(Rows from a spatial reasoning dataset)
+++
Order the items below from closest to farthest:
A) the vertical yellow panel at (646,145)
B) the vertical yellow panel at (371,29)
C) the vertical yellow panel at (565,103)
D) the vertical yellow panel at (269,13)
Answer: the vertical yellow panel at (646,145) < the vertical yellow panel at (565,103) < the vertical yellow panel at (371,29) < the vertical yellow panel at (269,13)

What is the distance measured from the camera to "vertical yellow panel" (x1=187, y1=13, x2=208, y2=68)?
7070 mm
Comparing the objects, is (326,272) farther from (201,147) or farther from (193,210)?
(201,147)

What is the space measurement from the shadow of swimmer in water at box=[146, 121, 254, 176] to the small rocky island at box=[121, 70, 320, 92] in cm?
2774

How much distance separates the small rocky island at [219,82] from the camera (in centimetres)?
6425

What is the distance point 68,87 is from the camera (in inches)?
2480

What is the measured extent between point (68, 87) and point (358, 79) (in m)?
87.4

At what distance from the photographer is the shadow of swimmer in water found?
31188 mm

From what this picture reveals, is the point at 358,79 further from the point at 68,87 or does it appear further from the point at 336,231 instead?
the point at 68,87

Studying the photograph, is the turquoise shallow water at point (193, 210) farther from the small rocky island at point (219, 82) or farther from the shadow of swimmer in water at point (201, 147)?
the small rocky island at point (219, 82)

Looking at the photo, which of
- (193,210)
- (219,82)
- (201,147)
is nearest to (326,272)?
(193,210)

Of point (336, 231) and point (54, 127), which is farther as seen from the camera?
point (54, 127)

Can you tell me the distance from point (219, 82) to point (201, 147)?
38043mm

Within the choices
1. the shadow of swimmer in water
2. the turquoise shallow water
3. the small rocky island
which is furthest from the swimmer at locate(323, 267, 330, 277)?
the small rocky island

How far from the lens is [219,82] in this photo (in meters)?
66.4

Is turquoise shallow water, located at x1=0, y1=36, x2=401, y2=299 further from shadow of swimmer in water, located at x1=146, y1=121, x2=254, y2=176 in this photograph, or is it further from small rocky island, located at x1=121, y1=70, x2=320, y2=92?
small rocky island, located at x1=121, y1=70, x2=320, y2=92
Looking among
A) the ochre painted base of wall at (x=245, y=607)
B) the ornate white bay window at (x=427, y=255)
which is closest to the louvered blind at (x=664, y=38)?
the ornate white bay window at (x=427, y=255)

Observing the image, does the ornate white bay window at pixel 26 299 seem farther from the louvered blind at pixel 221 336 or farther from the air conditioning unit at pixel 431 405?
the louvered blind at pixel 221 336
+++
__Exercise objective__. Take the listing above and write it out again exactly.

__Output for this exercise__.
Order the items below from closest to farthest:
A) the vertical yellow panel at (646,145)
B) the vertical yellow panel at (371,29)
C) the vertical yellow panel at (565,103)
D) the vertical yellow panel at (269,13)
Answer: the vertical yellow panel at (646,145) < the vertical yellow panel at (565,103) < the vertical yellow panel at (371,29) < the vertical yellow panel at (269,13)

What is the distance measured from the camera to "vertical yellow panel" (x1=187, y1=13, x2=208, y2=68)?
7070 mm
Comparing the objects, is (326,272) farther from (201,147) or farther from (193,210)?
(201,147)

What is the space measurement from the shadow of swimmer in water at box=[146, 121, 254, 176] to the small rocky island at box=[121, 70, 320, 92] in cm?
2774

How much distance separates the small rocky island at [219,82] from the camera (in centimetres)?
6425

What is the distance point 68,87 is from the camera (in inches)?
2480

What is the measured extent between point (68, 87) and point (358, 79) (in m)?
87.4

At what distance from the photographer is the shadow of swimmer in water found?
31188 mm

From what this picture reveals, is the point at 358,79 further from the point at 68,87 or does it appear further from the point at 336,231 instead?
the point at 68,87

Studying the photograph, is the turquoise shallow water at point (193, 210) farther from the small rocky island at point (219, 82) or farther from the shadow of swimmer in water at point (201, 147)?
the small rocky island at point (219, 82)

Looking at the photo, which of
- (193,210)
- (219,82)
- (201,147)
is nearest to (326,272)?
(193,210)

Of point (336, 231) and point (54, 127), which is farther as seen from the camera?
point (54, 127)

Can you tell me the distance from point (219, 82) to point (201, 147)?
38043mm

Within the choices
1. the shadow of swimmer in water
2. the turquoise shallow water
3. the small rocky island
which is furthest from the swimmer at locate(323, 267, 330, 277)?
the small rocky island

How far from the lens is [219,82] in this photo (in meters)?
66.4

Is turquoise shallow water, located at x1=0, y1=36, x2=401, y2=299 further from shadow of swimmer in water, located at x1=146, y1=121, x2=254, y2=176 in this photograph, or is it further from small rocky island, located at x1=121, y1=70, x2=320, y2=92?
small rocky island, located at x1=121, y1=70, x2=320, y2=92
Looking among
A) the ochre painted base of wall at (x=245, y=607)
B) the ornate white bay window at (x=427, y=255)
which is closest to the louvered blind at (x=664, y=38)?
the ornate white bay window at (x=427, y=255)

Observing the image, does the ornate white bay window at pixel 26 299 seem farther from the louvered blind at pixel 221 336 or farther from the air conditioning unit at pixel 431 405?
the louvered blind at pixel 221 336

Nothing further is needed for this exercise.